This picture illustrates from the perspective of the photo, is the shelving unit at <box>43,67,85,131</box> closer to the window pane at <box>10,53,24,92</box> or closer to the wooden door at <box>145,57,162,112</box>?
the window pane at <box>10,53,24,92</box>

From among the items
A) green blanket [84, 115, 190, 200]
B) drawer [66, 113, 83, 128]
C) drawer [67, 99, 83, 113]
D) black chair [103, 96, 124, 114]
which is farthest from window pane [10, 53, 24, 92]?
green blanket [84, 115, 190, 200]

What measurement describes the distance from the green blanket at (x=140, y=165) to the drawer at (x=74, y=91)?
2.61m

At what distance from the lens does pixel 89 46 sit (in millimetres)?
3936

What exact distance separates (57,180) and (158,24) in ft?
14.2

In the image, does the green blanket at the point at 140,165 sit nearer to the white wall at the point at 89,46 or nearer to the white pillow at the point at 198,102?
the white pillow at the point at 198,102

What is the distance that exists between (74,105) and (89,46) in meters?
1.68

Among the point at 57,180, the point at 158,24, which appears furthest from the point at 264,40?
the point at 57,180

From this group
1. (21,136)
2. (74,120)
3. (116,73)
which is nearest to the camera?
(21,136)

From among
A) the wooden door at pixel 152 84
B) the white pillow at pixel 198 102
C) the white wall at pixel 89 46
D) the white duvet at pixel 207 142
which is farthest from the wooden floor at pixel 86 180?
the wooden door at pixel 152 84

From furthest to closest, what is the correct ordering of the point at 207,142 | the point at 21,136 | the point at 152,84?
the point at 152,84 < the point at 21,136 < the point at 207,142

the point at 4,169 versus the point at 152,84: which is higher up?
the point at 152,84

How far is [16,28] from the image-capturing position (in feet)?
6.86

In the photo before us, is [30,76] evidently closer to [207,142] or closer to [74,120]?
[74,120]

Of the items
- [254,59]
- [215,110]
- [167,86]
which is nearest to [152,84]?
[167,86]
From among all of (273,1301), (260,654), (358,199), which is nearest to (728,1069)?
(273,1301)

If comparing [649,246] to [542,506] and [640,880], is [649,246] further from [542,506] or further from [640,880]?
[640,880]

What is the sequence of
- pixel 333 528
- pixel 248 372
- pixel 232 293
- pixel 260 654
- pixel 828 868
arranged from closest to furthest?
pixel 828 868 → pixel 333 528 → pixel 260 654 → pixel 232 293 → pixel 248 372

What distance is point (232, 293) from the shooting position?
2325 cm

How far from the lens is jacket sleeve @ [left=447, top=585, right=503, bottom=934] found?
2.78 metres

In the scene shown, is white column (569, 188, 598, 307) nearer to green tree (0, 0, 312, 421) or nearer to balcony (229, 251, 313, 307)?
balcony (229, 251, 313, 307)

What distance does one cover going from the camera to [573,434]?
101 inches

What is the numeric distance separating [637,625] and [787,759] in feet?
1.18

-.-.-

**What you will do:** Every entry in the listing must be retyped exactly.

**Response:**
This picture illustrates from the perspective of the photo, is the shelving unit at <box>43,67,85,131</box> closer to the window pane at <box>10,53,24,92</box> or closer to the wooden door at <box>145,57,162,112</box>?
the window pane at <box>10,53,24,92</box>

From among the items
A) green blanket [84, 115, 190, 200]
B) drawer [66, 113, 83, 128]
C) drawer [67, 99, 83, 113]
D) black chair [103, 96, 124, 114]
which is farthest from window pane [10, 53, 24, 92]?
green blanket [84, 115, 190, 200]

What measurement describes the distance from the green blanket at (x=140, y=165) to the drawer at (x=74, y=91)?
2.61m

At what distance from the lens does pixel 89 46 sit (in millimetres)?
3936

What exact distance separates (57,180) and (158,24) in ft?
14.2

In the image, does the green blanket at the point at 140,165 sit nearer to the white wall at the point at 89,46 or nearer to the white pillow at the point at 198,102?
the white pillow at the point at 198,102

What is the distance that exists between (74,105) and (89,46) in meters?
1.68

Among the point at 57,180, the point at 158,24, which appears furthest from the point at 264,40?
the point at 57,180

From this group
1. (21,136)
2. (74,120)
3. (116,73)
which is nearest to the camera?
(21,136)

From among
A) the wooden door at pixel 152 84
B) the white pillow at pixel 198 102
C) the white wall at pixel 89 46
D) the white duvet at pixel 207 142
which is farthest from the wooden floor at pixel 86 180?
the wooden door at pixel 152 84

From furthest to closest, what is the correct ordering of the point at 207,142 | the point at 21,136 | the point at 152,84?
the point at 152,84 < the point at 21,136 < the point at 207,142

the point at 4,169 versus the point at 152,84: which is higher up?
the point at 152,84

How far is [16,28] from the image-capturing position (in feet)?
6.86

In the photo before us, is [30,76] evidently closer to [207,142] or closer to [74,120]?
[74,120]

Of the items
- [254,59]
- [215,110]
- [167,86]
which is nearest to [152,84]?
[167,86]
From among all of (273,1301), (260,654), (358,199), which is nearest to (728,1069)?
(273,1301)

If comparing [649,246] to [542,506] and [640,880], is [649,246] further from [542,506] or further from [640,880]?
[640,880]

What is the sequence of
- pixel 333 528
- pixel 248 372
- pixel 232 293
- pixel 260 654
- pixel 828 868
arranged from closest to furthest?
pixel 828 868 → pixel 333 528 → pixel 260 654 → pixel 232 293 → pixel 248 372

What distance is point (232, 293) from the shooting position?
2325 cm

How far from the lens is jacket sleeve @ [left=447, top=585, right=503, bottom=934] found?
2.78 metres

In the scene shown, is white column (569, 188, 598, 307) nearer to green tree (0, 0, 312, 421) or nearer to balcony (229, 251, 313, 307)?
balcony (229, 251, 313, 307)

What distance does one cover going from the camera to [573,434]?
101 inches

What is the numeric distance separating [637,625] and [787,759] in feet?
1.18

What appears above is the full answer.